It “consists of employing discs of sheet metal raised into a conical form, so as to reduce the diameter in order to their entering the mouth or neck of such vessels, and then by causing them to be pressed so as to assume a flat form, they will retain the cork or other elastic stopper securely in the necks or mouths of such vessels. Figure 7 shows part of a section of a spirit can; figure 8, the plan thereof; figure 9 shows the section of a bottle or such like vessel; and figure 10 shows a disc of metal before and after it has been raised into a conical form. In these arrangements the cork or other elastic stopper enters the neck or mouth of the vessel, and rests on the shoulder, b, b, and is retained and pressed securely by means of the disc, which is introduced in the conical form, that then is to be caused to spread out and become flat by pressure, so that the edges will enter the groove around the neck or mouth, as shown by the drawing. By this arrangement the cork or stopper cannot be drawn out without the power equal to that required for bending the disc of metal.”

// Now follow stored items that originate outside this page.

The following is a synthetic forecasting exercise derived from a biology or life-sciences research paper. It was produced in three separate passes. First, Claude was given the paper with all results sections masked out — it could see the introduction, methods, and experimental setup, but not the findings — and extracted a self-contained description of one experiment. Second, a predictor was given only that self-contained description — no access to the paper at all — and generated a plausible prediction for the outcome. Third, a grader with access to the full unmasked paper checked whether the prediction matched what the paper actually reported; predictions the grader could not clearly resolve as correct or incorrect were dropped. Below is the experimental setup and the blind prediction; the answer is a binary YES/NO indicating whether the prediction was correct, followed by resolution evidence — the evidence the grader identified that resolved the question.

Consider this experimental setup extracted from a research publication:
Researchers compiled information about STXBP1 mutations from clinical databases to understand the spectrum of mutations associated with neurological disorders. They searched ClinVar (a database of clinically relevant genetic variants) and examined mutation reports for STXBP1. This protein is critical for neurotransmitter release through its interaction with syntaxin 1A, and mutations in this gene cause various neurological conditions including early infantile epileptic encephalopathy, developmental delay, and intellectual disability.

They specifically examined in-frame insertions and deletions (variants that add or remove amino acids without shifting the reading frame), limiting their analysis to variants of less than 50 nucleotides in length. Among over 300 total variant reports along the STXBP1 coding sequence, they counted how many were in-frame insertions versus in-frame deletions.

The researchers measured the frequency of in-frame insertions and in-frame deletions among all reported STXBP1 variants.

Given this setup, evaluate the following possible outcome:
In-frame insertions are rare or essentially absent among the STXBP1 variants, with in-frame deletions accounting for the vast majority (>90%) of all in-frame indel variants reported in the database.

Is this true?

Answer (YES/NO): NO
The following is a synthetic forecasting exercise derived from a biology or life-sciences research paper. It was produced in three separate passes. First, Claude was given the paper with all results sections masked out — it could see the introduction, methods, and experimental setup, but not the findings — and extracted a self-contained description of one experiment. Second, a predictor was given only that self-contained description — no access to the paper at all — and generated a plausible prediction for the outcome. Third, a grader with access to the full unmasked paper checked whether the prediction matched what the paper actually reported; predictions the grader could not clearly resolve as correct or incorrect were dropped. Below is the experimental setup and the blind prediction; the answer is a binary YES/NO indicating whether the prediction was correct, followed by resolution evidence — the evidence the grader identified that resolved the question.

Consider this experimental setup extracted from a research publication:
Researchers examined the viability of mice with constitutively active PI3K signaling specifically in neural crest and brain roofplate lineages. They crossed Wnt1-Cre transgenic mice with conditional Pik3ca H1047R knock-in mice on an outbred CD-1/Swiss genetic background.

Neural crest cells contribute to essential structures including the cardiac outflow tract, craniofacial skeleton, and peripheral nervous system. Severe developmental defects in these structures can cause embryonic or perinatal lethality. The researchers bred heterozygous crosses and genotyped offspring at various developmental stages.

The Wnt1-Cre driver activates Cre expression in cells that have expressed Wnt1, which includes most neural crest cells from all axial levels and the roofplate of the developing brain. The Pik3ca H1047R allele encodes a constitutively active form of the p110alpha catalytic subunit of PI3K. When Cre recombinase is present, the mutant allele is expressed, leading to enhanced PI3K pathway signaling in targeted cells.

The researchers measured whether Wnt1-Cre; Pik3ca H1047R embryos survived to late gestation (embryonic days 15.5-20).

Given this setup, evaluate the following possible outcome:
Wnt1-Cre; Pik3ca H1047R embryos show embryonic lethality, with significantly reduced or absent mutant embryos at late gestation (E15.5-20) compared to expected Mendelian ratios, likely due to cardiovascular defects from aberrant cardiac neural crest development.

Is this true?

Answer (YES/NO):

Figure 9, showing the bottle neck, and figure 10, showing the metal discs, will be copied here from page 653.

A plain man, uninstructed by the learning of experts, reading the terms of the specifications and the drawing corresponding to those terms, would see in them a disc of sheet metal intended to hold the cork in its place as a substitute for the wire caging theretofore used for that purpose. There is no suggestion for providing any substitute for the ordinary cork stopper, nothing to indicate that the cork or stopper was to act in any manner different from the ordinary way, or that the disc of sheet metal was designed for any other purpose than to retain the cork in its place. No new method of stoppering bottles was claimed or suggested. The bottle was to be stopped by a cork or other elastic stopper, entering its neck in the old way and operating in the old way; the only thing that is new being the disc of metal that is to hold it in its place. It proceeds upon the theory that a cork or other elastic stopper is necessary, and provides only against its expulsion by a device in substitution for the old cork retainer of wire or other method applied on the outside of the bottle neck. In short, his invention consists, not of a new stopper, but of a new method of retaining the old stopper in its *248place. That this disc, so operating, is all that there is in Young’s patent, all that is claimed, and all that an inspection of the drawing shows it to be, is confirmed by its history. It has been before the world for more than half a century, and obviously the world did not want it; for it has not used it, although it has been free to do so for many years.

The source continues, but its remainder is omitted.